**LISTA DE TAREFAS:**
1. Liste os apelidos que, segundo o trecho sobre o Quad apresentado abaixo, alguns analistas dão ao grupo.
2. De acordo com o trecho sobre o Quad, qual país recusou o convite de Trump para transformar o quarteto em quinteto?
3. Dê continuidade ao trecho sobre o Quad a partir da última frase apresentada.

**TRECHO SELECIONADO:**
Não é incomum encontrar analistas que chamem o Quad de Otan da Ásia, Nova Otan, ou Mini-Otan. Os apelidos ainda são um exagero, mas a ideia de formar uma aliança do Pacífico já foi aventada no próprio Quad. Em 2017, o então ministro das Relações Exteriores do Japão, Taro Kono, propôs fazer do grupo uma aliança formal. Algo parecido pensou Mike Pompeo, último secretário de Estado no governo Trump e um declarado opositor da China.
Entre o sonho e a realidade, há obstáculos. Diferentemente da Europa Ocidental, que tinha baixo contato comercial e financeiro com a União Soviética quando da criação da Otan, muitos países asiáticos hoje mantêm estreitas relações econômico-financeiras com a China. Um exemplo é a Coreia do Sul, que recusou o convite de Trump para transformar o quarteto em quinteto.
Falcão Biden
O primeiro encontro executivo do Quad foi a segunda quebra de padrão por parte de Biden em termos de participação. Recentemente, o democrata também foi o primeiro presidente americano a tomar parte da Conferência de Segurança de Munique (MSC), um evento realizado desde a década de 1960, anualmente, para tratar de assuntos da OTAN e de segurança internacional.

**DADOS BRUTOS:**
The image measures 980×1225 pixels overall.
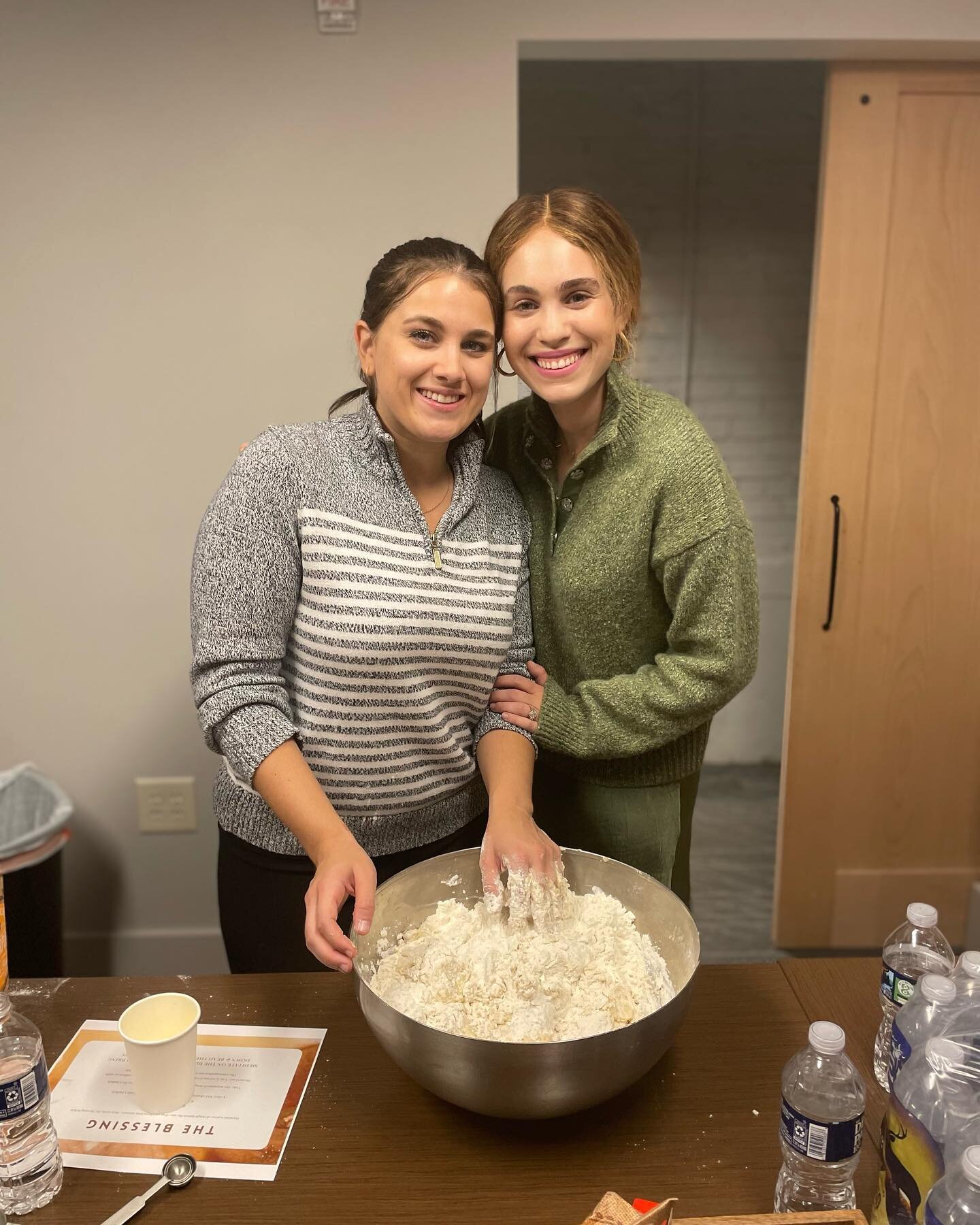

**RESPOSTAS DOS EXERCÍCIOS:**
1. Otan da Ásia, Nova Otan e Mini-Otan.

2. A Coreia do Sul.

3.
Sua decisão de convocar o Quad traz vários simbolismos. O primeiro reforça que, independentemente do partido que ocupar a Casa Branca, a China será vista como o maior desafio estratégico dos Estados Unidos na atualidade. No dia 3 de março, o secretário de Estado Anthony Blinken discursou na Casa Branca sobre política externa, conferindo um destaque negativo à China. “Vários países apresentam sérios desafios para nós, incluindo Rússia, Irã, Coreia do Norte. E existem crises graves com as quais temos que lidar, inclusive no Iêmen, Etiópia e Mianmar. Mas o desafio que a China nos apresenta é diferente. A China é o único país com o poder econômico, diplomático, militar e tecnológico para desafiar seriamente o sistema internacional estável e aberto”, disse Blinken.
A mensagem foi direcionada aos estrangeiros, mas também ao público doméstico. De acordo com uma pesquisa do Pew Research Institute, nove em cada dez americanos consideram a China como rival, ou inimiga, e não como parceira. Há outra razão para jogar duro agora. A mesma pesquisa indica que apenas 53% da população consideram Biden capaz de tratar a China com a coragem apropriada. Esse percentual cai drasticamente, para 19%, entre os eleitores do Partido Republicano. Nem que seja apenas na retórica, quando se trata de China, Biden terá que ser mais falcão do que pomba.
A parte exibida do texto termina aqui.